-- TASK GOAL --
Could the lines from the one with "说明：以下内容仅为文字预览，详细内容请下载查看。" through the end of the listing be restated exactly, with nothing else included?

-- EXERCISE DATA --
-- -- --

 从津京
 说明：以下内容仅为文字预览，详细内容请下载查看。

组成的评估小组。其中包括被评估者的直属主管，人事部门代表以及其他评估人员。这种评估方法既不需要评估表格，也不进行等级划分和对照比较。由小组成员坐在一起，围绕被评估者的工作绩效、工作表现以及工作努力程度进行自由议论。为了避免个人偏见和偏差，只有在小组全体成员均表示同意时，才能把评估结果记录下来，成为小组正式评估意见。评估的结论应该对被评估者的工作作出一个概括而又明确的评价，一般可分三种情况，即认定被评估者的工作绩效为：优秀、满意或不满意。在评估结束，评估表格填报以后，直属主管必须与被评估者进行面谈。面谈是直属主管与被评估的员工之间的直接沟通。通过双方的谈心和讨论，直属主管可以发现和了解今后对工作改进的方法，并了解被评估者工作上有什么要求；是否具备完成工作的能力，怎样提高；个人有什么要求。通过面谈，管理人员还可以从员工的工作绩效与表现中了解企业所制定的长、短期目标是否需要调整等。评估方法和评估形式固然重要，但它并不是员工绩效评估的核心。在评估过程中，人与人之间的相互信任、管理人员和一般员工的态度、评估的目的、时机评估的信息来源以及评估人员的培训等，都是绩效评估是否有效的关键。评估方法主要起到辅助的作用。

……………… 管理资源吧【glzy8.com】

-- -- --

-- YOUR SOLUTION --
 说明：以下内容仅为文字预览，详细内容请下载查看。

组成的评估小组。其中包括被评估者的直属主管，人事部门代表以及其他评估人员。这种评估方法既不需要评估表格，也不进行等级划分和对照比较。由小组成员坐在一起，围绕被评估者的工作绩效、工作表现以及工作努力程度进行自由议论。为了避免个人偏见和偏差，只有在小组全体成员均表示同意时，才能把评估结果记录下来，成为小组正式评估意见。评估的结论应该对被评估者的工作作出一个概括而又明确的评价，一般可分三种情况，即认定被评估者的工作绩效为：优秀、满意或不满意。在评估结束，评估表格填报以后，直属主管必须与被评估者进行面谈。面谈是直属主管与被评估的员工之间的直接沟通。通过双方的谈心和讨论，直属主管可以发现和了解今后对工作改进的方法，并了解被评估者工作上有什么要求；是否具备完成工作的能力，怎样提高；个人有什么要求。通过面谈，管理人员还可以从员工的工作绩效与表现中了解企业所制定的长、短期目标是否需要调整等。评估方法和评估形式固然重要，但它并不是员工绩效评估的核心。在评估过程中，人与人之间的相互信任、管理人员和一般员工的态度、评估的目的、时机评估的信息来源以及评估人员的培训等，都是绩效评估是否有效的关键。评估方法主要起到辅助的作用。

……………… 管理资源吧【glzy8.com】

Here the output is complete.